Opposés à la Slovaquie, les Bleus ont remporté dans la douleur leur
premier match de qualification de Coupe Davis (3−1) dans le Chaudron du Portel (Pas-de-Calais). Si l’essentiel s’est joué sur le court, l’ambiance festive insufflée par la Tribune Bleue a contribué à transformer les doutes tricolores en victoire. Reportage.
« Vous pouvez être présent à 13h23 pour le clapping ? » Prévenue à la dernière minute par la Fédération française de tennis, c’est dans la précipitation et le stress que le weekend commence pour la Tribune Bleue. Appelés à monter sur scène pour faire monter l’ambiance, Samuel et Augustin, deux étudiants qui ont fondé le collectif en 2024, traversent le globe pour soutenir les joueurs français. Pendant les matchs, ils préparent des chants personnalisés pour les joueurs, dynamisent les rencontres aux tambours et organisent des événements soutenus par la FFT. « Tu peux garer la voiture, on doit vraiment y aller là » peste Samuel, co-fondateur du collectif. Les fouilles interminables des services de sécurité ralentissent les spectateurs, au grand dam d’Augustin, l’autre fondateur du collectif. « Ils nous préviennent toujours à la dernière minute », s’exclame ce dernier avant de se diriger sur le terrain.
Les pieds posés sur la résine du Chaudron, enceinte emblématique du basket boulonnais avec ses 4000 places, le stress monte. Les lumières s’éteignent enfin, c’est le moment. Sous les applaudissements, Samuel, Augustin et Agathe, supportrice acharnée qui s’est déplacée malgré ses béquilles, font lever les spectateurs. « C’est vraiment une super ambiance où on avait une belle proximité avec les joueurs (…) notre objectif est vraiment de mettre de la voix dans les tribunes pour les Français, en respectant évidemment l’adversaire », confie Samuel avant de dégainer son micro vers la foule.

Une ambiance survoltée qui fait la différence sur le court
« Aux armes ! Aux armes ! Nous sommes les Français, et nous allons gagner ! ». Reprise par un stade en ébullition, ces cris de ralliement galvanisent les joueurs sur le terrain.

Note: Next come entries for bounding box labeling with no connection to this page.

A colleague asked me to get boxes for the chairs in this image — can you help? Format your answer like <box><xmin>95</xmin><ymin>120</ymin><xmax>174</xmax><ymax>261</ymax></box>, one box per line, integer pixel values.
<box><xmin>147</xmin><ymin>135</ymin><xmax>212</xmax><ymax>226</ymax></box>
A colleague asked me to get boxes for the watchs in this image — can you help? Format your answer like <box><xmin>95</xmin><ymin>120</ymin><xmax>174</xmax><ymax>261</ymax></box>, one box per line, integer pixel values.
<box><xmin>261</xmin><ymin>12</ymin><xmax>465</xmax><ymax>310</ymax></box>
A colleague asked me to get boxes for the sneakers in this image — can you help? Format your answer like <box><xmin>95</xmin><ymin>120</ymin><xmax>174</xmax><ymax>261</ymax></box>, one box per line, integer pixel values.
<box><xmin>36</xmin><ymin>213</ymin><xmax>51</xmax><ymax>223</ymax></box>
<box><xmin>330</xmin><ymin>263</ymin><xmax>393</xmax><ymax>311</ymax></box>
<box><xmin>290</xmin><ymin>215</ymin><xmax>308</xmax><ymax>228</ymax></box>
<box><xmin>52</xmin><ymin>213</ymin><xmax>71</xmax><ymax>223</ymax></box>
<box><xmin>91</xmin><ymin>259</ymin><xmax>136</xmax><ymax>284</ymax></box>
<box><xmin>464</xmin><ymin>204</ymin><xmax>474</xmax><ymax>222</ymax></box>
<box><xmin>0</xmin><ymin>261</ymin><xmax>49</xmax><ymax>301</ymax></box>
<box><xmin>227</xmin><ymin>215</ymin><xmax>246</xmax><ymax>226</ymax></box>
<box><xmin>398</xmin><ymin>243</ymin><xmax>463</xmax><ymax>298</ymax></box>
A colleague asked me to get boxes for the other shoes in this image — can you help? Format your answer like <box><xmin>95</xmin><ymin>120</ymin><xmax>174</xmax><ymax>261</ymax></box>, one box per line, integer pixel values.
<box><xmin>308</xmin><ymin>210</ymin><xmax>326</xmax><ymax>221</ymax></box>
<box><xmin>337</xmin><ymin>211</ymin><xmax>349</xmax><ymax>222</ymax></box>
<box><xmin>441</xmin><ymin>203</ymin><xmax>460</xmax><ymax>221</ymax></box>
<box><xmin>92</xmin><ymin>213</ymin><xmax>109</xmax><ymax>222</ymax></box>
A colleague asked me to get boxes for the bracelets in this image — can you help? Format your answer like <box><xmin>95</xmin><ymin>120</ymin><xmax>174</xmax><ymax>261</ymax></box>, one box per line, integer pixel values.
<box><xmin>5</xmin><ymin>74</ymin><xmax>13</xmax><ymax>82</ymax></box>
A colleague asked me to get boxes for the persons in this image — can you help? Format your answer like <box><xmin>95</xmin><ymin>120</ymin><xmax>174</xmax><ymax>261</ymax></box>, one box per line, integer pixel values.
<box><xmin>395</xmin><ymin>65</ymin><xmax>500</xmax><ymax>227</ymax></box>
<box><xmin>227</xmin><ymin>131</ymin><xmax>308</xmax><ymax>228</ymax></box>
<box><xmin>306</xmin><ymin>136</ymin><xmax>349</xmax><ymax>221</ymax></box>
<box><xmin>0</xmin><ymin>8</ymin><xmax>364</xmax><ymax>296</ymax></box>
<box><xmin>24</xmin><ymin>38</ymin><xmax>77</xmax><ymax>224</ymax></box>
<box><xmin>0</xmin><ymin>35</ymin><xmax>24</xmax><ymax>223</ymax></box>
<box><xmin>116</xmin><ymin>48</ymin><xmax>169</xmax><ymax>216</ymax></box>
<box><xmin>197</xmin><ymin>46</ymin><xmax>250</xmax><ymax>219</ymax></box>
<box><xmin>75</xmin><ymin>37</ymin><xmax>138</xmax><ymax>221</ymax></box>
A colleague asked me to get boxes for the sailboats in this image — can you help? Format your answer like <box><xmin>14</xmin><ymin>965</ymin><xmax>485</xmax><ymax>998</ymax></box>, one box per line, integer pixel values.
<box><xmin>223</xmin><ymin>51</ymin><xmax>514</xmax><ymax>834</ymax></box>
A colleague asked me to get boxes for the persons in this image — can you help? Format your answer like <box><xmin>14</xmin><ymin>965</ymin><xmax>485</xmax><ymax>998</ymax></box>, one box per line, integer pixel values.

Pendant deux jours, les chansons de la Tribune Bleue, devenues peu à peu la marque de fabrique de ces passionnés, ont accompagné les performances des Bleus jusqu’à la victoire. « Sans vous, je ne pense pas qu’Arthur (Rinderknech) aurait remporté en deux sets (…) Vous faites la différence. » confirme Pierre-Hugues Herbert après sa victoire en double contre la paire slovaque.
Après 48h à s’époumoner, les membres de la Tribune Bleue ont pu profiter du banquet offert par la Fédération après la victoire des Bleus (3−1) face à la Slovaquie. Bénévoles, joueurs, staffs, tous se rejoignent dans la joie de déguster les petits fours et les bières fraîches à l’issue d’une journée bien remplie. Le moteur allumé comme seule discussion, le retour en voiture est resté bien silencieux en attendant la prochaine destination, le Challenger de Lille.